The structure has a total span of 54.55 m. The static scheme envisages an upper deck resting on a lower arch. The latter, having a width of 5.10 m and an arrow of 10.70 m, comprises a framework composed of 3 longitudinal beams interspersed with crosspieces. A 10 cm thick vaulted slab connects the elements of the frame. The arch is surmounted by 8 piers supporting the upper deck. The latter consists of 3 longitudinal beams connecting the heads of the piers. The deck is completed by a 10 cm thick upper stiffening slab. On the upper deck, there are two penstocks having an internal diameter of 690 mm and a thickness of 16 mm.

Recently, the bridge has undergone important structural restoration works, ensuring the Ultimate Limit State verification under static loads, but only improving the structural performances under the dynamic ones without reaching the levels required by the Italian code. The structure is indeed very thin and complex and holds an important historical-architectural value with its 100 years of service. Therefore, deeper operations would have been too invasive for the structure and would have brought limited structural benefits.

The presented work starts from the outlined framework, testing monitoring technologies for strategic hydraulic infrastructures characterized by a complex structural layout and positioned in harsh environments. The monitoring system conceived is hybrid, i.e., made of traditional sensors operating together with D-FOS, and thought to be robust and operational under adverse climatic conditions. For the strain monitoring under static loads, which is the core activity of this work, D-FOS and VW extensometers have been installed on the most stressed members of the structure: the external piers and the lateral beams composing the arch. Accelerometers have also been installed under the bridge deck and on the external piers to get information on the structural behavior of the bridge under seismic conditions. Finally, four temperature probes have been installed in two sites where D-FOS and extensometers are also located to investigate temperature effects on measurements. A review of the sensors installed is reported in

Table 1. Sensors installed on the bridge.

###

- WRITTEN INSTRUCTION A:
Please answer these questions from the bridge monitoring passage:
(i) What is the total span of the structure?
(ii) How many piers stand on the arch to support the upper deck?
(iii) How many temperature probes were installed?
- WRITTEN INSTRUCTION B:
Carry the bridge monitoring passage forward from its final line.
The records have nothing to do with the bridge monitoring passage.

###

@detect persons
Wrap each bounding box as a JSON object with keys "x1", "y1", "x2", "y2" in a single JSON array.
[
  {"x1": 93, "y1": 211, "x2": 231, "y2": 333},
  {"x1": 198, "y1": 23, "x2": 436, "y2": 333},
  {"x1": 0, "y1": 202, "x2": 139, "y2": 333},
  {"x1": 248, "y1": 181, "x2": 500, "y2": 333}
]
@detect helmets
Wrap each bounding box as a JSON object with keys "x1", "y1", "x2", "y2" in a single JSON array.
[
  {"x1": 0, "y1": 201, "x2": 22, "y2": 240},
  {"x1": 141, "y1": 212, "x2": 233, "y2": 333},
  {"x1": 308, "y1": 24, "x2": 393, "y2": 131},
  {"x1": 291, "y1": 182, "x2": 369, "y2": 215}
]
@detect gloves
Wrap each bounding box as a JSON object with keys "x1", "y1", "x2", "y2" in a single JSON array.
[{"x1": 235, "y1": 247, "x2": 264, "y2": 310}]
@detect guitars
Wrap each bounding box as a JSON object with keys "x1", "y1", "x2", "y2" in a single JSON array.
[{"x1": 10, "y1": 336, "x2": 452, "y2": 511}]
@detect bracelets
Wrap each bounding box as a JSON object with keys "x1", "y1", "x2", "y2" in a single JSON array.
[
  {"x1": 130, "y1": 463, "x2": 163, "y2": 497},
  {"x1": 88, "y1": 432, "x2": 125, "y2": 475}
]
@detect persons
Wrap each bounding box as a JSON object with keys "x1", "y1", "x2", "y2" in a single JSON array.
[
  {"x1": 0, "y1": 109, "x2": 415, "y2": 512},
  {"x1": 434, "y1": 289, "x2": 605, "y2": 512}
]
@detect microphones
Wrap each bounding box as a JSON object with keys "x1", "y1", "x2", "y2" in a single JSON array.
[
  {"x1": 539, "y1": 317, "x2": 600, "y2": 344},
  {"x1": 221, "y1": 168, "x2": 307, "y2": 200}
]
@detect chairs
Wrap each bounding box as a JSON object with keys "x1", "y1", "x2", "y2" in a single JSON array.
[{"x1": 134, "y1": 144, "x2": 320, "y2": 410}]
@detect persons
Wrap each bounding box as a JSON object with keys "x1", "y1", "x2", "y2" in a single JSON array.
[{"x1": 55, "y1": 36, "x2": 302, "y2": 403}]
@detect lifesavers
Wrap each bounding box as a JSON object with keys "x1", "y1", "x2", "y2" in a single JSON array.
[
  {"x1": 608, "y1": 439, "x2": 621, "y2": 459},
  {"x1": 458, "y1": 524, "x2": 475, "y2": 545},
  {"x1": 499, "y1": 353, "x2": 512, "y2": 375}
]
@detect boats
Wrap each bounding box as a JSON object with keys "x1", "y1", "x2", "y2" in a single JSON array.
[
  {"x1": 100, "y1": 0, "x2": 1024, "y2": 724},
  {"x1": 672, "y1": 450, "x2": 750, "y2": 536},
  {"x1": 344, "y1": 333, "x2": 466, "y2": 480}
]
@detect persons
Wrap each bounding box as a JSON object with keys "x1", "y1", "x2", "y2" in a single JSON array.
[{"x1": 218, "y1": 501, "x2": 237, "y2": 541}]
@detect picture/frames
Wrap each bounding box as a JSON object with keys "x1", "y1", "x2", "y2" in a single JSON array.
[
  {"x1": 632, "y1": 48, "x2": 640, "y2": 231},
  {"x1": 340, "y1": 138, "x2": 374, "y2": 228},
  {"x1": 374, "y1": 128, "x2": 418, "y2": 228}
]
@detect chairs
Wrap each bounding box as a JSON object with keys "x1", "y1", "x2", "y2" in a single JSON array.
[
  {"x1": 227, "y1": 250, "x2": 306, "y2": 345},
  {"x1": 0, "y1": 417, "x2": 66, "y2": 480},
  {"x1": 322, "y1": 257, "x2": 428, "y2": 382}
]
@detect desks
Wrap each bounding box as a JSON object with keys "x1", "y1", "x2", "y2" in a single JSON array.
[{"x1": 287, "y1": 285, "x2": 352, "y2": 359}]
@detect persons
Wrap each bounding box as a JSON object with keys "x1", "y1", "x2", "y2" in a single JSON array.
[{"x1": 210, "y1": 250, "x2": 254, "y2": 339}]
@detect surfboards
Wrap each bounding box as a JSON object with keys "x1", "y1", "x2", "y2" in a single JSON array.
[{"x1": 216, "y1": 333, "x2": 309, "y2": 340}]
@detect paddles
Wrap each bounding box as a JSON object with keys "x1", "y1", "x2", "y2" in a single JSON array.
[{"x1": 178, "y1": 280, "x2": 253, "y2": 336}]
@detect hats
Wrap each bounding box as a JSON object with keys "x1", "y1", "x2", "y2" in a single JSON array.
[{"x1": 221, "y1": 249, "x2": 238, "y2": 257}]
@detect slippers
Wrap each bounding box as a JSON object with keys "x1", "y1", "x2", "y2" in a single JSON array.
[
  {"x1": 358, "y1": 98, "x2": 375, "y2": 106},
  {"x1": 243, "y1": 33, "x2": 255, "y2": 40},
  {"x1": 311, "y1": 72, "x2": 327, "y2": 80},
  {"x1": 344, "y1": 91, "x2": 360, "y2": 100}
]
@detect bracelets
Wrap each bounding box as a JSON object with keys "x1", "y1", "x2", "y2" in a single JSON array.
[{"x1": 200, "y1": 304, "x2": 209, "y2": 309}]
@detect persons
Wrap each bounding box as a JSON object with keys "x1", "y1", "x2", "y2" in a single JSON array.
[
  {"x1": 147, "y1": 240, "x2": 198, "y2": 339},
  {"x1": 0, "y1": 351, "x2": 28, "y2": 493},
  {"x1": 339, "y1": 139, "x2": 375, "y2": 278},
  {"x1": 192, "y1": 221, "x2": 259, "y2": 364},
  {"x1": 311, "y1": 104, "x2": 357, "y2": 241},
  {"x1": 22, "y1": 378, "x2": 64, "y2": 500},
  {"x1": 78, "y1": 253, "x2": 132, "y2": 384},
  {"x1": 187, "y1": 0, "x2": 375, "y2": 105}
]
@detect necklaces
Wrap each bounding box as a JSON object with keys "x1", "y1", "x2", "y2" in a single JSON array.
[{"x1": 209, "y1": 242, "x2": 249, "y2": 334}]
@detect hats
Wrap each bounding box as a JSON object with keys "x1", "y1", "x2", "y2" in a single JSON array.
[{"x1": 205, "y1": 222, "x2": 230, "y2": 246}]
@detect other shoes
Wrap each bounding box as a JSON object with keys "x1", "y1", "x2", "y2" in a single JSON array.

###

- EXERCISE RESULT A:
(i) 54.55 m
(ii) 8
(iii) Four

- EXERCISE RESULT B:
Sensor	Quantity Installed	Acquisition Rate
D-FOS strain cable	≈400 m	30 min
D-FOS temperature cable	≈400 m	30 min
VW extensometer	12	1 h
Temperature probe	4	30 min
Accelerometer	8	24 h/threshold

. All sensors are integrated into a Wireless Sensor Network (WSN), which is increasingly the case in this type of multisensory layout [24]. Sensors’ characteristics, system layout, and data processing will be described in detail in the following lines.

2.1. D-FOS System

Two typologies of D-FOS have been installed on the bridge: a tight cable, sensible both to temperature and strain, and a loose cable, only for temperature detection. The first one, a standard tightly buffered fiber (SM G652D) having a diameter of 0.9 mm, has been bonded on the extrados and intrados of the lateral arch beams and along the outer and the inner faces of the two pillars composing the external bridge piers, as highlighted in red in Figure 3. The loose cable is composed instead of an outer polymeric coating and an inner central tube, jelly-filled, with 4 standard fibers (SM G652D); between these two layers, swellable glass yarns as strength members and for the standard rodent protection are also present. This cable, having an external diameter of 6 mm, has been simply clamped on the concrete surface, beside the tight cable lines, to measure the temperature and eventually correct strain data.

Two D-FOS loops, each including a tight and a loose cable, have been created: the internal one, covering the inner face of the pillars and the extrados of the arch beams, and the external one that monitors the outer face of the pillars and the intrados of the arch beams. These two loops converge to a junction box positioned on the bridge deck at the tunnel entrance side. From this point, an armored leading cable with a diameter of 1 cm connects the D-FOS cables to the remote interrogator device, located in the hydroelectric power plant building, by following the penstock path for about 600 m.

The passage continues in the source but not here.